A real pain in the ___

I have been really stressed out lately. I mean, REALLY stressed. There was a huge fundraiser for work that I was in charge of, my new supervisor started a just a few weeks ago, I am in two weddings this summer where I am planning showers and bachelorette parties, and the list goes on and on with my biggest stresses being work related. So, my wonderful mother, recognizing that I was going a little crazy offered to pay for a massage for me. Hooray!

I went on Thursday to get my massage from a local spa and it was amazing. But there was one weird thing...

When the masseuse got to massaging my butt area I felt a very sharp pain. Ouch! I had never felt anything like this before. I said, "Wow, that hurts! What could I have done to strain my muscle that way?" The masseuse said that that area is a place where some people store stress about money or job performance. Well, I don't know much about how stress is stored but with everything going on at work right now you bet I've been stressed about performance! It made sense to me.

Who knew! I can now officially say that work has caused a literal pain in my @$$. Go figure.

Tuesday, March 16, 2010

I'm trying...

23Whatever you do, work at it with all your heart, as working for the Lord, not for men, 24since you know that you will receive an inheritance from the Lord as a reward. It is the Lord Christ you are serving.

Colossians 3:23-24


So true, yet so very, very difficult. I have been struggling with this a lot lately. I am a perfectionist. I am controlling. I want to be the best at everything I attempt and I want to attempt everything. I have a need to know about everything going on so that I can contribute what I can to make whatever it is as successful as possible. I am passionate, competitive and take hits personally. I am human, I am a sinner and I am flawed.

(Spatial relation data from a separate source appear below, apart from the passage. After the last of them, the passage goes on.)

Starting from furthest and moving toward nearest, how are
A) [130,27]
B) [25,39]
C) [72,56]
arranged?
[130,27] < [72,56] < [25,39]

But I'm trying to be better.

There's a lot more I could say about this and many an example I could tell you about, but I don't think I will. Maybe this is just something to ponder for a while. Maybe this is something to remember when I get frustrated. All I know is that I need to be better at leaving things to God, not taking things personally and remembering that I serve God, not men.

If anyone out there has found a way to do this without going crazy, let's talk. I'm up for guidance, wisdom, humbleness and learning. Please, God, work through me now - I need it.

Thursday, March 11, 2010

Quilting

There's a huge fundraiser (that I am in charge of planning) for the nonprofit I work at on Saturday and one of our board members donated three quilt tops for the silent auction. The quilt tops are very nice, but are just the tops and need to be finished. I thought that auctioning off three essentially unfinished projects might not sell that well so I worked quickly to come up with a solution.

I went to a local quilt shop to purchase the supplies needed to finish the quilts so that they might sell better at the auction. I had met the owner of the quilt shop before and she is such a nice woman. I explained to her my situation and asked what I would need to buy to finish the projects. After some measurements, puzzled looks and more measurements she determined the sizes of the quilts and started in on telling me what was needed to finish them.

Wow! I never knew there was so much involved in quilting! I heard about everything from different types of fabric and patterns to batting, backing fabric and sewing styles. I have since determined that quilting is too intricate and time consuming for me. There are many things I am good at and now I'm pretty certain that quilting will never be one of them. I do, however, have a new appreciation for quilts and the people who are talented enough to make them.

After an hour of learning, picking out backing fabric and admiring the example quilts around the store, I left with everything I needed to finish the quits. Let me just say, those three "quilt making kits" will be great for those creative types to bid on at the silent auction... just not for me!